Not because they respected me. Because they feared the Vane name.

Vane Group's statement had bought me this—a buffer zone of enforced politeness. They weren't afraid of me. They were afraid of crossing Julian.

Emily appeared near my locker, hovering awkwardly. "Hey, Elara... you okay?"

Her voice was tight. Careful. Like she was talking to a bomb.

"I'm fine." I opened my locker, ignoring the way her eyes darted around, checking who might be watching us talk.

"That's... that's good." She shifted her weight. "I just wanted to say—I mean, if you need anything—"

"I'm fine," I repeated.

She bit her lip. "Okay. Well. Take care."

And then she was gone, practically speed-walking down the hall.

I stood there for a moment, staring into my locker. At the neatly stacked textbooks, the spare sweater, the emergency granola bars.

This is better, I told myself. No one bothering me means I can focus on Founders' Day. It's better to be alone than to be targeted.

I grabbed my calculus book and headed to class.

---

The morning passed in a blur of avoidance and whispers.

In calculus, the teacher called on me to solve a derivatives problem. I answered correctly, my voice steady. But when I sat down, nobody reacted. No murmurs of approval or resentment, no exchanged glances.

Just silence.

In English, the teacher assigned group work. I ended up working alone while everyone else paired off, their eyes sliding past me like I was furniture.

By lunch, my jaw ached from clenching it.

I skipped the cafeteria entirely and headed to the art building's outdoor terrace—a small courtyard with a few benches, usually deserted this time of year.
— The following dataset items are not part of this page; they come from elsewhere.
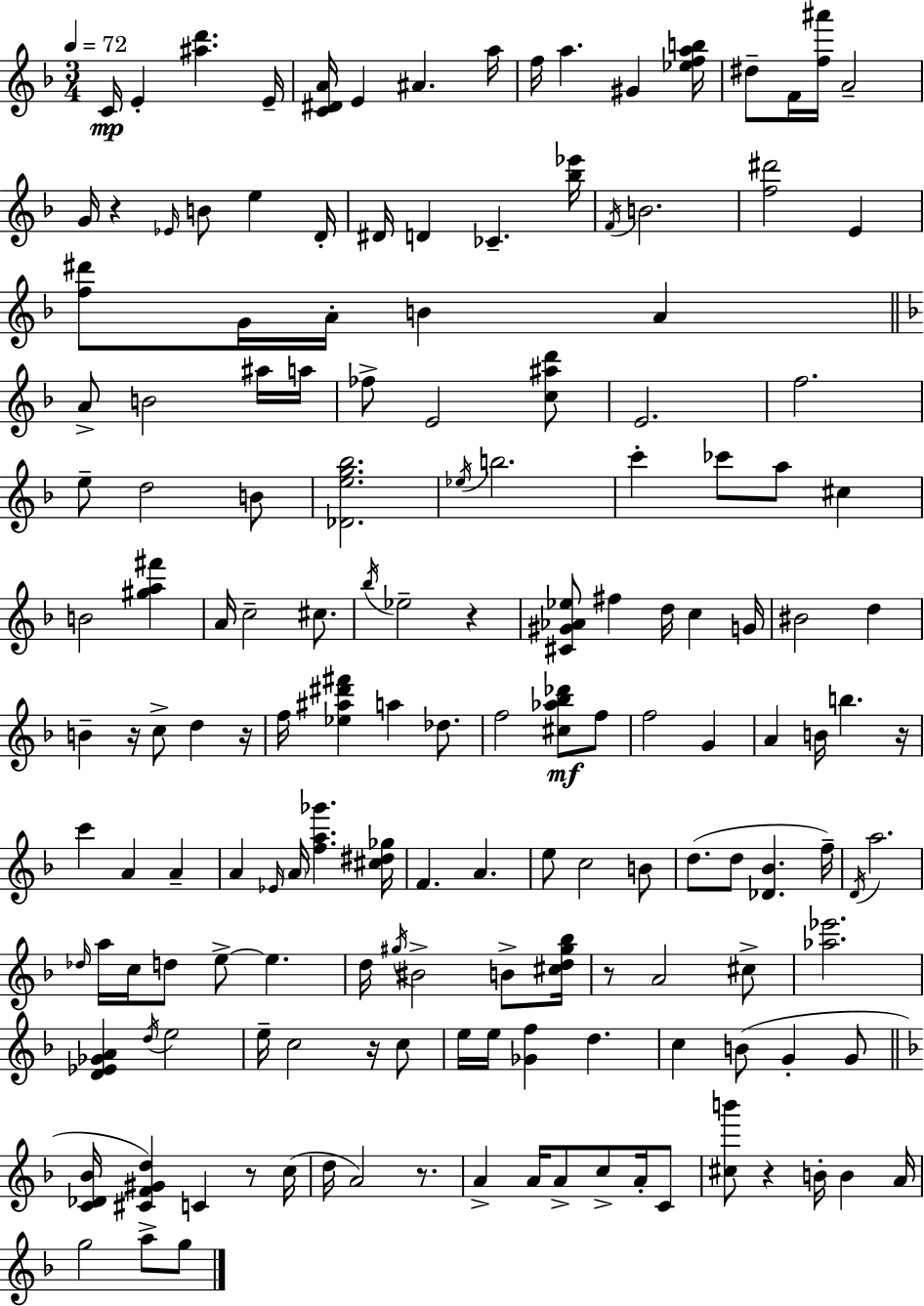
{
  \clef treble
  \numericTimeSignature
  \time 3/4
  \key f \major
  \tempo 4 = 72
  \repeat volta 2 { c'16\mp e'4-. <ais'' d'''>4. e'16-- | <c' dis' a'>16 e'4 ais'4. a''16 | f''16 a''4. gis'4 <ees'' f'' a'' b''>16 | dis''8-- f'16 <f'' ais'''>16 a'2-- | \break g'16 r4 \grace { ees'16 } b'8 e''4 | d'16-. dis'16 d'4 ces'4.-- | <bes'' ees'''>16 \acciaccatura { f'16 } b'2. | <f'' dis'''>2 e'4 | \break <f'' dis'''>8 g'16 a'16-. b'4 a'4 | \bar "||" \break \key d \minor a'8-> b'2 ais''16 a''16 | fes''8-> e'2 <c'' ais'' d'''>8 | e'2. | f''2. | \break e''8-- d''2 b'8 | <des' e'' g'' bes''>2. | \acciaccatura { ees''16 } b''2. | c'''4-. ces'''8 a''8 cis''4 | \break b'2 <gis'' a'' fis'''>4 | a'16 c''2-- cis''8. | \acciaccatura { bes''16 } ees''2-- r4 | <cis' gis' aes' ees''>8 fis''4 d''16 c''4 | \break g'16 bis'2 d''4 | b'4-- r16 c''8-> d''4 | r16 f''16 <ees'' ais'' dis''' fis'''>4 a''4 des''8. | f''2 <cis'' aes'' bes'' des'''>8\mf | \break f''8 f''2 g'4 | a'4 b'16 b''4. | r16 c'''4 a'4 a'4-- | a'4 \grace { ees'16 } \parenthesize a'16 <f'' a'' ges'''>4. | \break <cis'' dis'' ges''>16 f'4. a'4. | e''8 c''2 | b'8 d''8.( d''8 <des' bes'>4. | f''16--) \acciaccatura { d'16 } a''2. | \break \grace { des''16 } a''16 c''16 d''8 e''8->~~ e''4. | d''16 \acciaccatura { gis''16 } bis'2-> | b'8-> <cis'' d'' gis'' bes''>16 r8 a'2 | cis''8-> <aes'' ees'''>2. | \break <d' ees' ges' a'>4 \acciaccatura { d''16 } e''2 | e''16-- c''2 | r16 c''8 e''16 e''16 <ges' f''>4 | d''4. c''4 b'8( | \break g'4-. g'8 \bar "||" \break \key d \minor <c' des' bes'>16 <cis' f' gis' d''>4) c'4 r8 c''16( | d''16 a'2) r8. | a'4-> a'16 a'8-> c''8-> a'16-. c'8 | <cis'' b'''>8 r4 b'16-. b'4 a'16 | \break g''2 a''8-> g''8 | } \bar "|."
}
The October wind was sharp, but I preferred cold over crowds.

I sat on a bench tucked behind a dying oak tree, unwrapped the turkey sandwich Mamá had packed, and pulled out my phone. Ms. Rivera had emailed me the technical requirements for Founders' Day: canvas size, framing options, lighting considerations.
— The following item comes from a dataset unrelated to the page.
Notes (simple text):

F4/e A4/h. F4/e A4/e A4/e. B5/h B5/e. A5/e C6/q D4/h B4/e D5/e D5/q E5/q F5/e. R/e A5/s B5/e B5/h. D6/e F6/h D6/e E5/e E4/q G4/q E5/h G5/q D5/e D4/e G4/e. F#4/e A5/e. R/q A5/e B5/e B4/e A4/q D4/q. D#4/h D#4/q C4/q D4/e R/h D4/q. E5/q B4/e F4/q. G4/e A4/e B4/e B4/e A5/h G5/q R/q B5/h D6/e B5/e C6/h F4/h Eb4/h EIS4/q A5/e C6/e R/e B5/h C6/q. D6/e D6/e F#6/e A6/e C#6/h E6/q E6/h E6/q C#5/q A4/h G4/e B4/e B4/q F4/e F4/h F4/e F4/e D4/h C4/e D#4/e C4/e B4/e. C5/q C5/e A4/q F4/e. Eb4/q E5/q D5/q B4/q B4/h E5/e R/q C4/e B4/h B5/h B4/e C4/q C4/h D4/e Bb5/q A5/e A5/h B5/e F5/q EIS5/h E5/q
I was halfway through the document when I heard footsteps.

Expensive footsteps. The kind that came with Italian leather shoes.

I looked up.

Tristan stood there, backlit by the autumn sun, looking like he'd stepped out of a Ralph Lauren catalog. Beige cashmere sweater. Khaki slacks. Gold-rimmed glasses catching the light just so. In one hand, he held a Starbucks cup. In the other, a paper bag from that overpriced macaron place on Madison Avenue.
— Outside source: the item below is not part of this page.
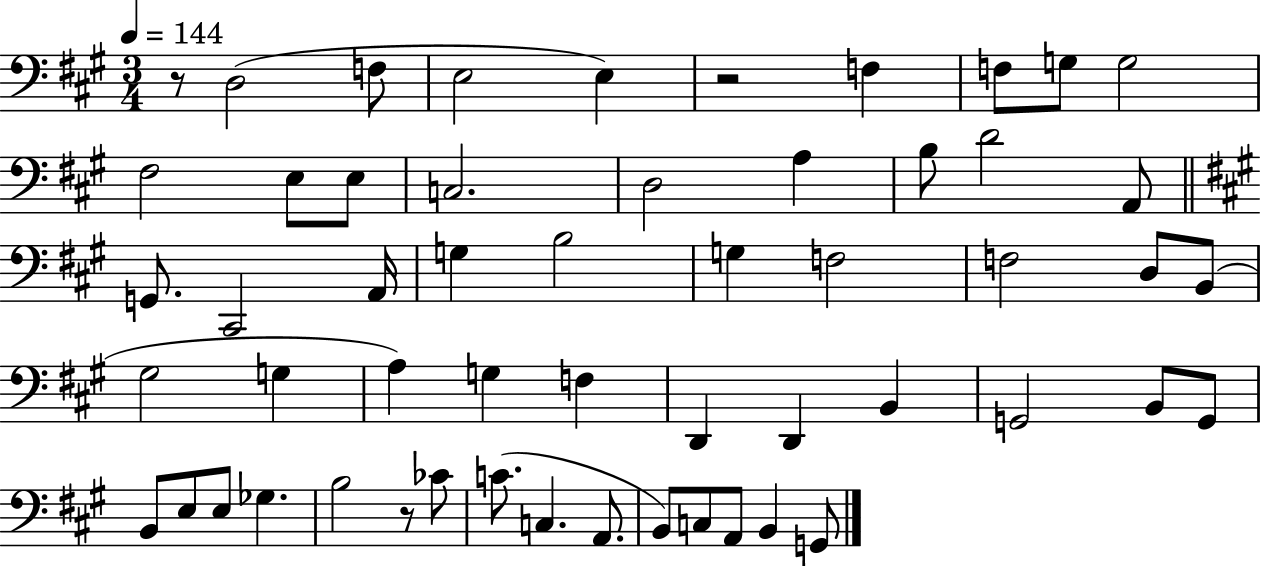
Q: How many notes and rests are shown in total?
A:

He smiled. Warm. Apologetic. Completely, utterly fake.

"Elara," he said, sitting down across from me without asking. "I know you probably don't want to see me."

I said nothing. Just watched him set the coffee and macarons on the bench between us.

"But I had to apologize." His voice was soft, earnest. "What I did the other day—grabbing you like that, saying those things—it was inexcusable. I've been reflecting, and I realize I was completely out of line."